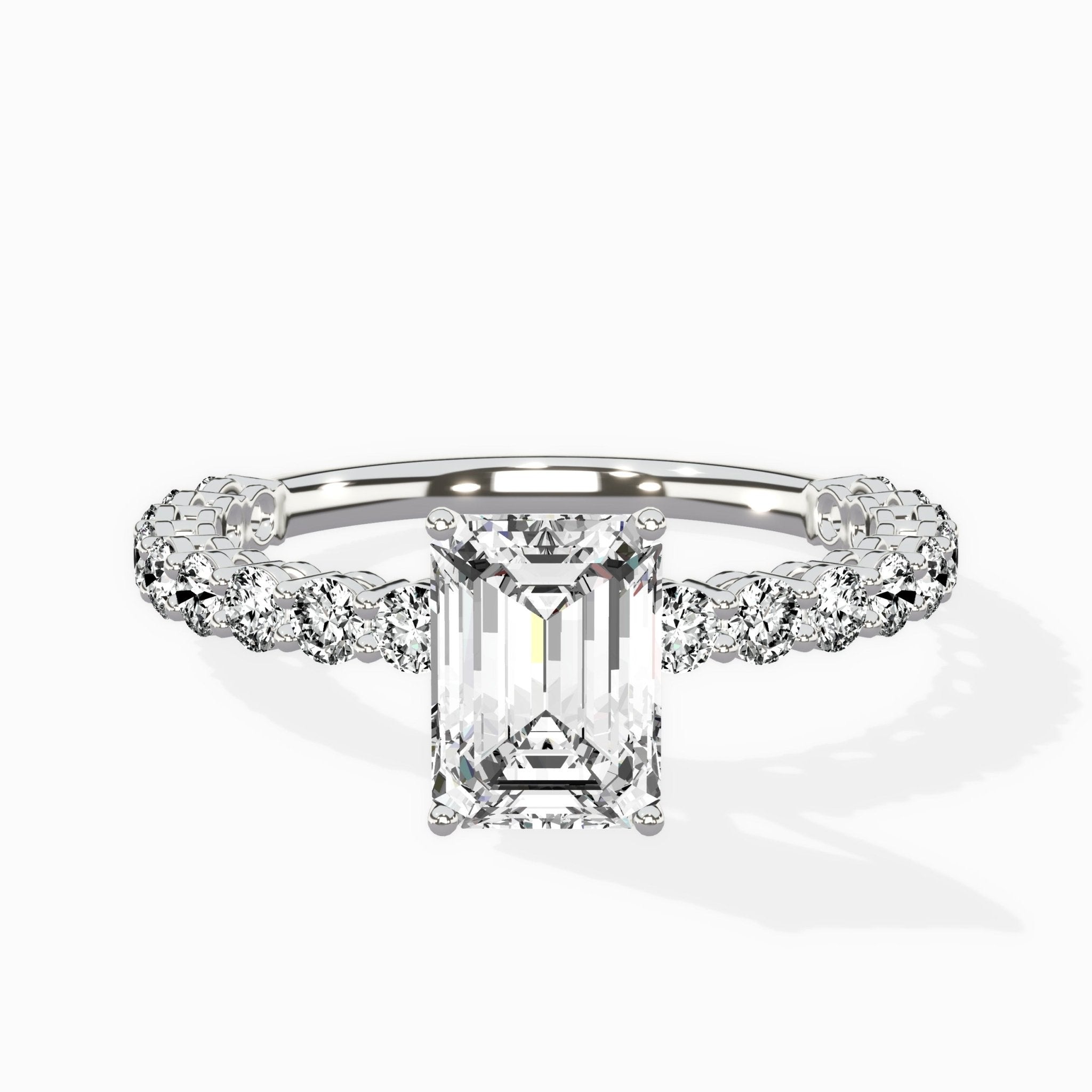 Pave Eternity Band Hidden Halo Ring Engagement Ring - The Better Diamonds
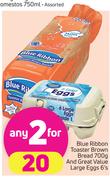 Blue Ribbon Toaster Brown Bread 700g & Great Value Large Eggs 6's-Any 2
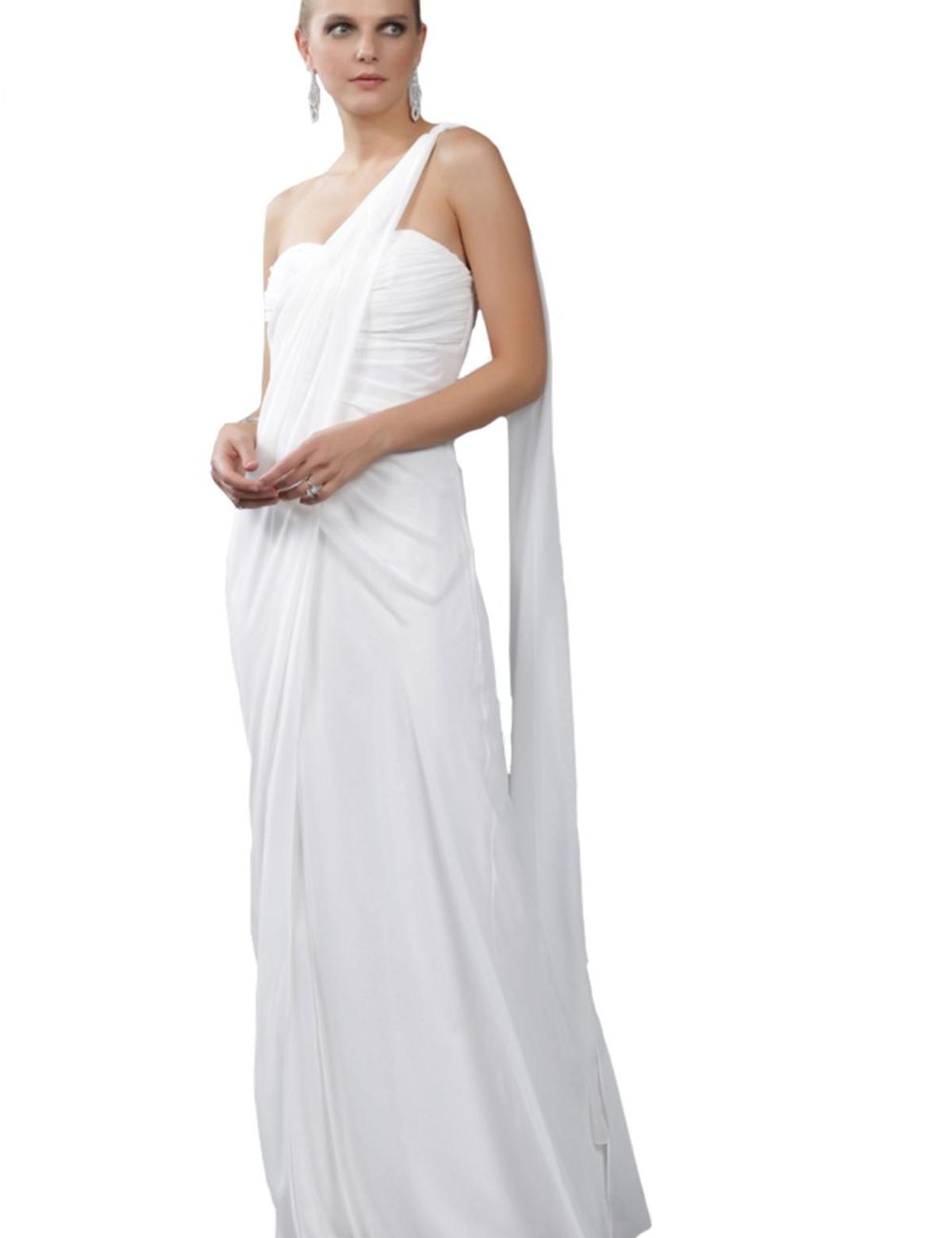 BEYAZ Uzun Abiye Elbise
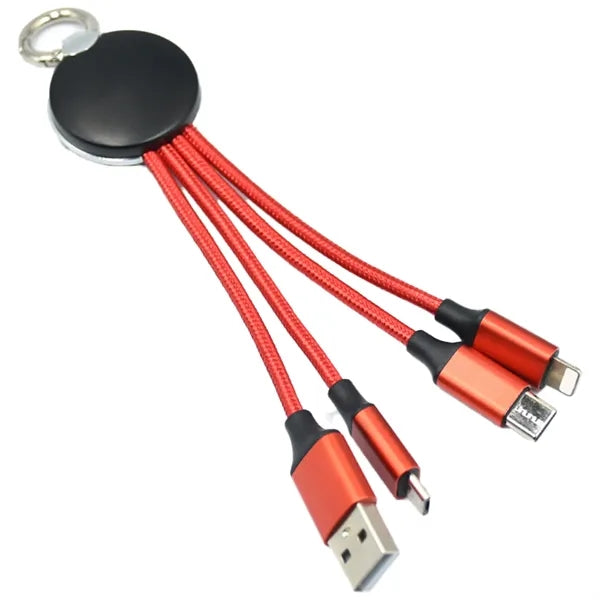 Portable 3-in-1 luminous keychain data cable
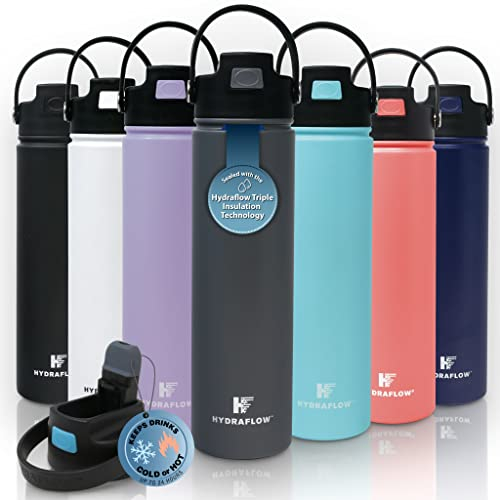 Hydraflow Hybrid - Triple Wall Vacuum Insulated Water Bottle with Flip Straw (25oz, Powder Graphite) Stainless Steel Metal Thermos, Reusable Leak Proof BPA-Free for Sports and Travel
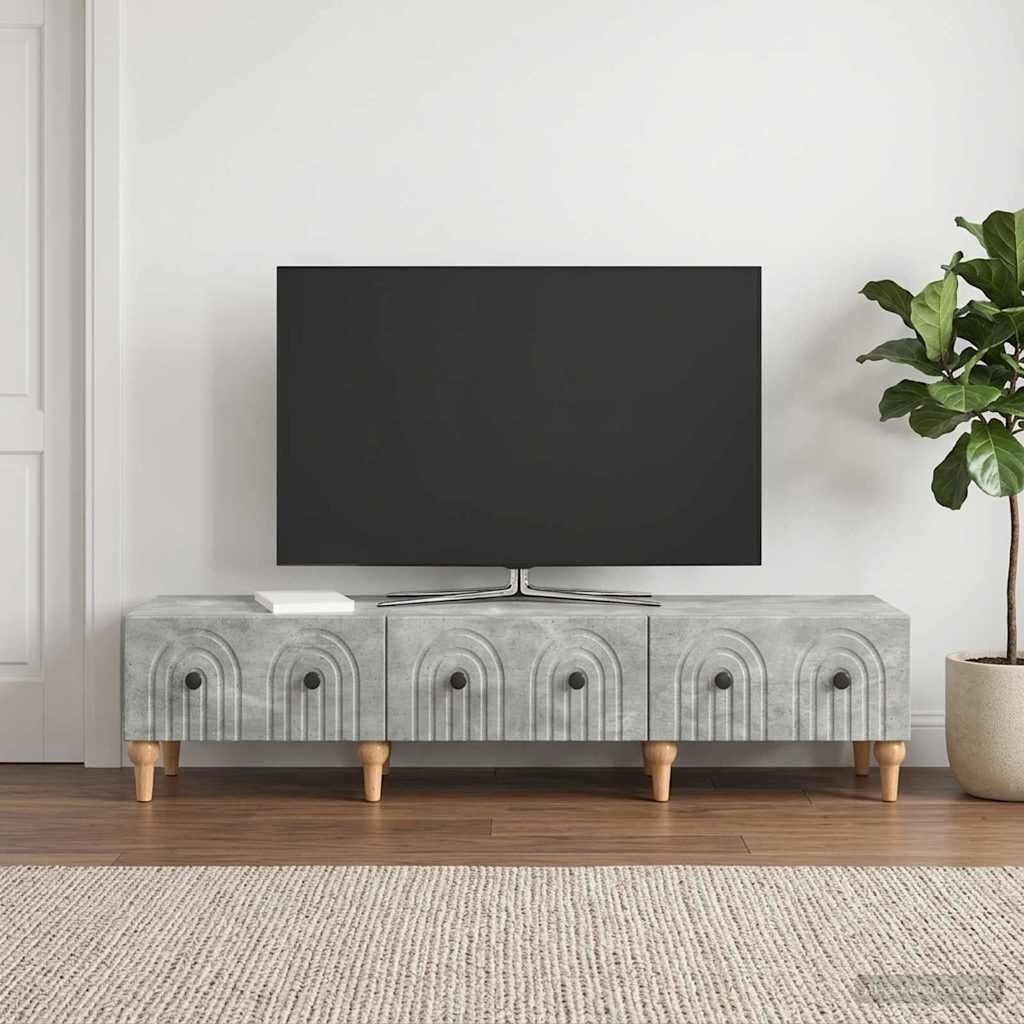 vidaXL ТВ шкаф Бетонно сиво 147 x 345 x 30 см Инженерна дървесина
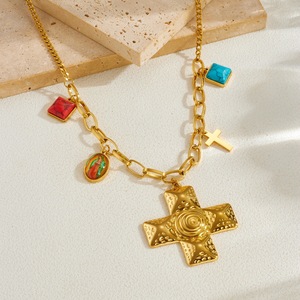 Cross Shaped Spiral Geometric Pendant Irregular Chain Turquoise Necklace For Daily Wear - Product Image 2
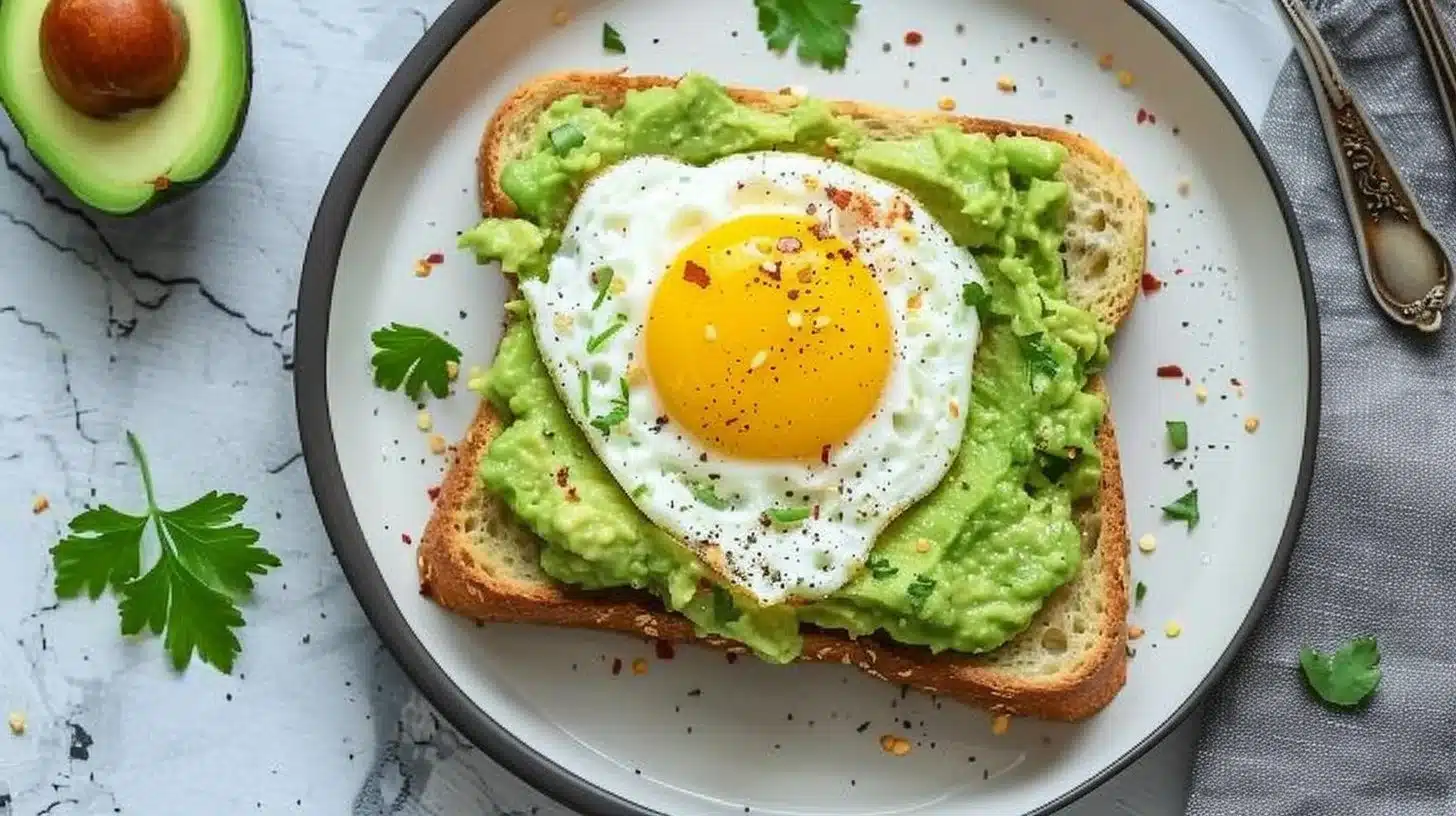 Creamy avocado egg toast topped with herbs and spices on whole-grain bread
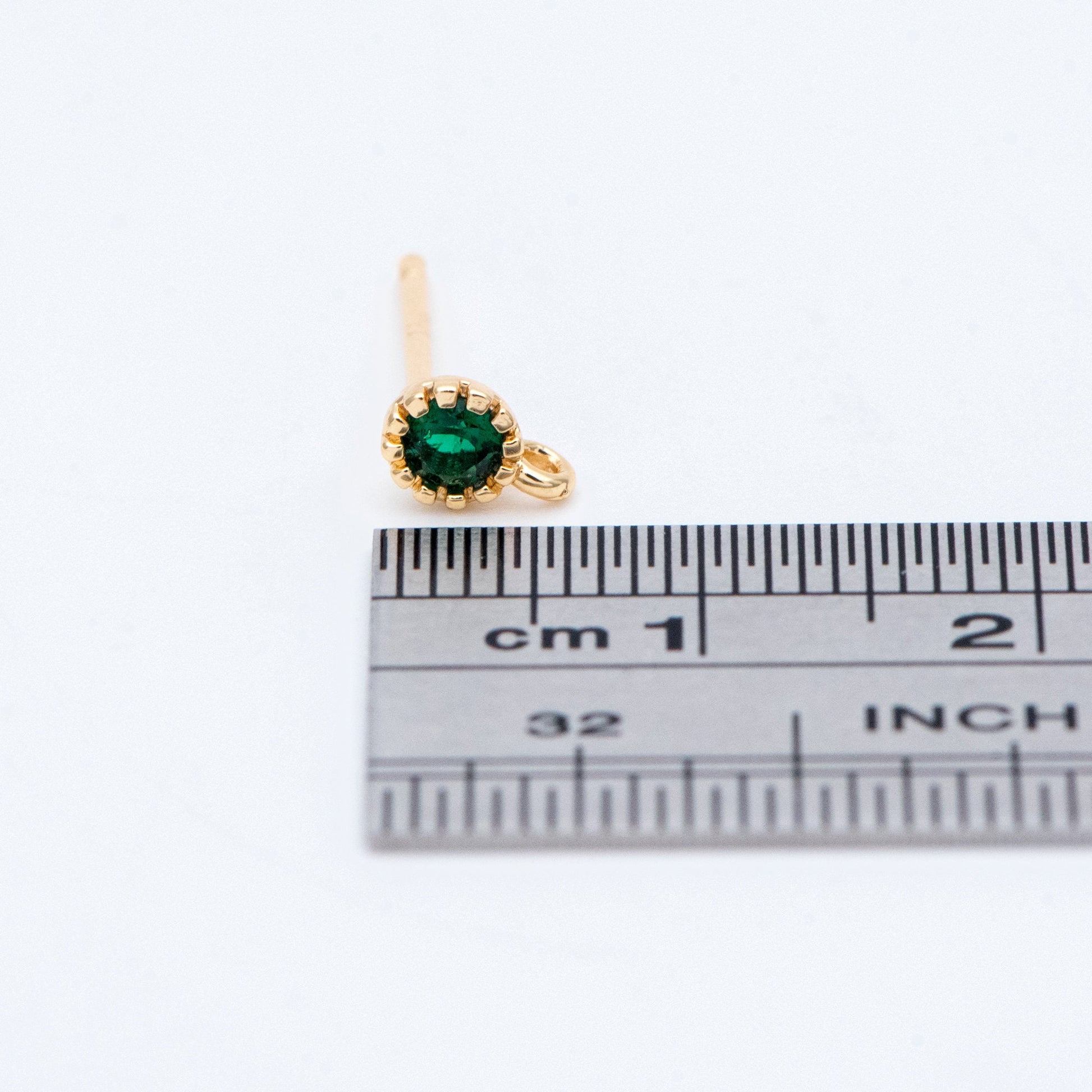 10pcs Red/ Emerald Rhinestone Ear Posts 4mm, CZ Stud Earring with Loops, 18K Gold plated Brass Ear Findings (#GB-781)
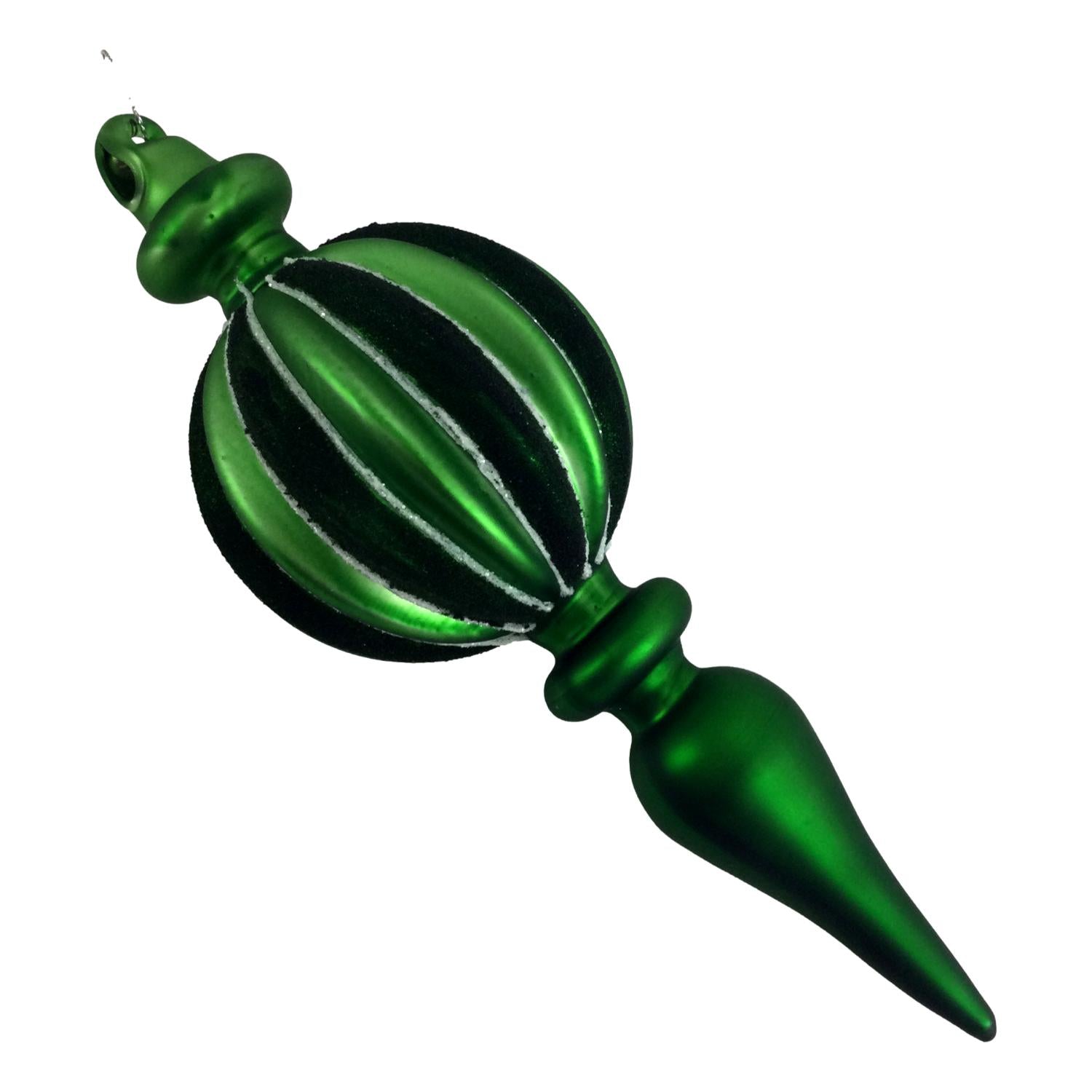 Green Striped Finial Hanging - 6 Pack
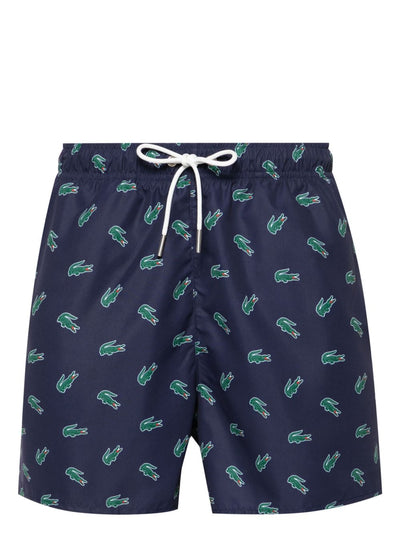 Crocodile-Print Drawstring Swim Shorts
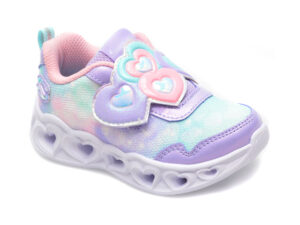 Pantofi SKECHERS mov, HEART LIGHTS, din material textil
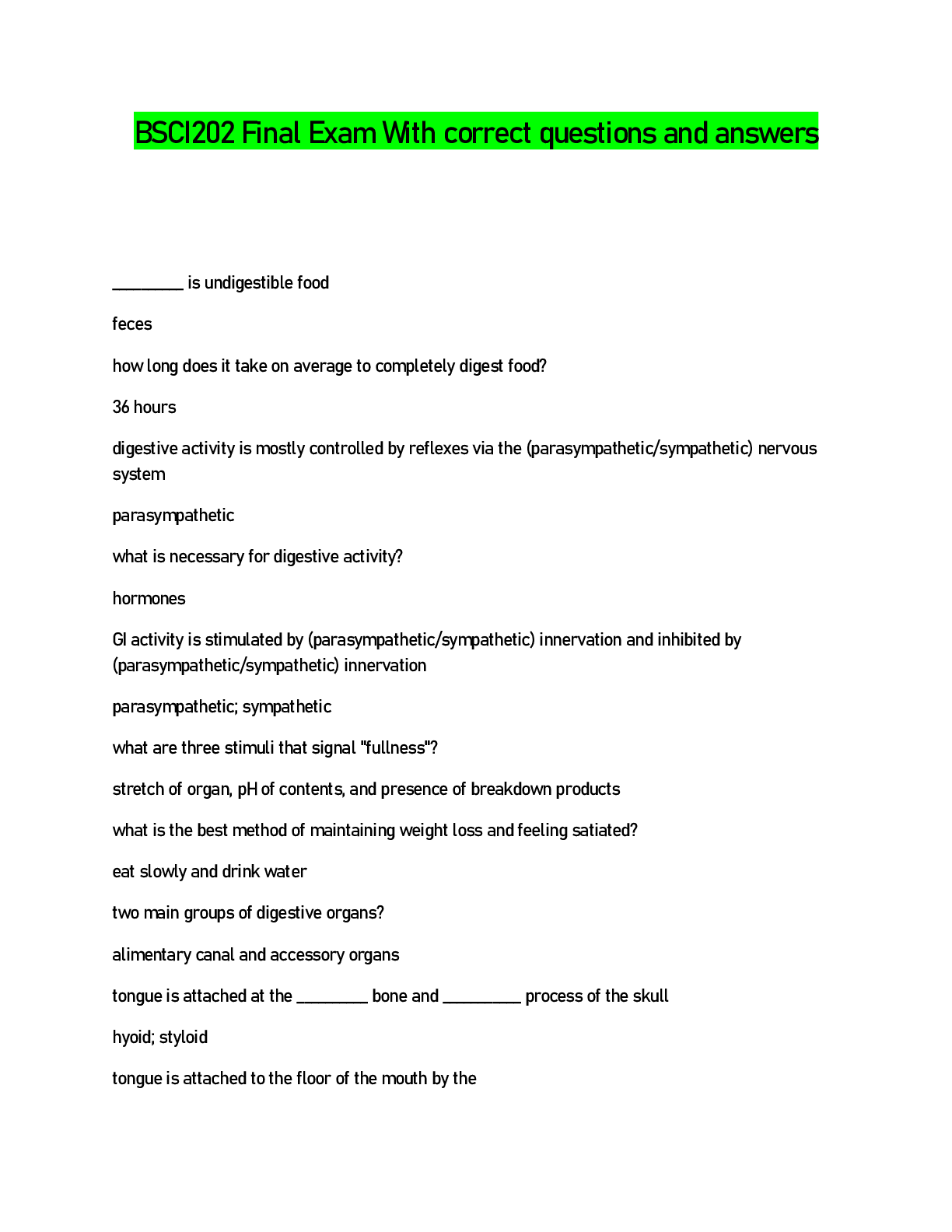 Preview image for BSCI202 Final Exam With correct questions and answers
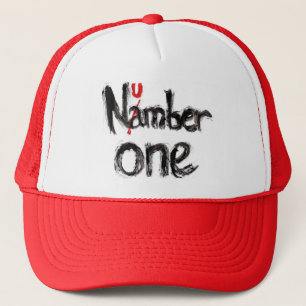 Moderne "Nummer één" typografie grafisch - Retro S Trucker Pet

——————————

- What you have to do
Apart from the pictures, repeat the data above exactly.

- Solution to the exercise
 Pave Eternity Band Hidden Halo Ring Engagement Ring - The Better Diamonds
 Blue Ribbon Toaster Brown Bread 700g & Great Value Large Eggs 6's-Any 2
 BEYAZ Uzun Abiye Elbise
 Portable 3-in-1 luminous keychain data cable
 Hydraflow Hybrid - Triple Wall Vacuum Insulated Water Bottle with Flip Straw (25oz, Powder Graphite) Stainless Steel Metal Thermos, Reusable Leak Proof BPA-Free for Sports and Travel
 vidaXL ТВ шкаф Бетонно сиво 147 x 345 x 30 см Инженерна дървесина
 Cross Shaped Spiral Geometric Pendant Irregular Chain Turquoise Necklace For Daily Wear - Product Image 2
 Creamy avocado egg toast topped with herbs and spices on whole-grain bread
 10pcs Red/ Emerald Rhinestone Ear Posts 4mm, CZ Stud Earring with Loops, 18K Gold plated Brass Ear Findings (#GB-781)
 Green Striped Finial Hanging - 6 Pack
 Crocodile-Print Drawstring Swim Shorts
 Pantofi SKECHERS mov, HEART LIGHTS, din material textil
 Preview image for BSCI202 Final Exam With correct questions and answers
 Moderne "Nummer één" typografie grafisch - Retro S Trucker Pet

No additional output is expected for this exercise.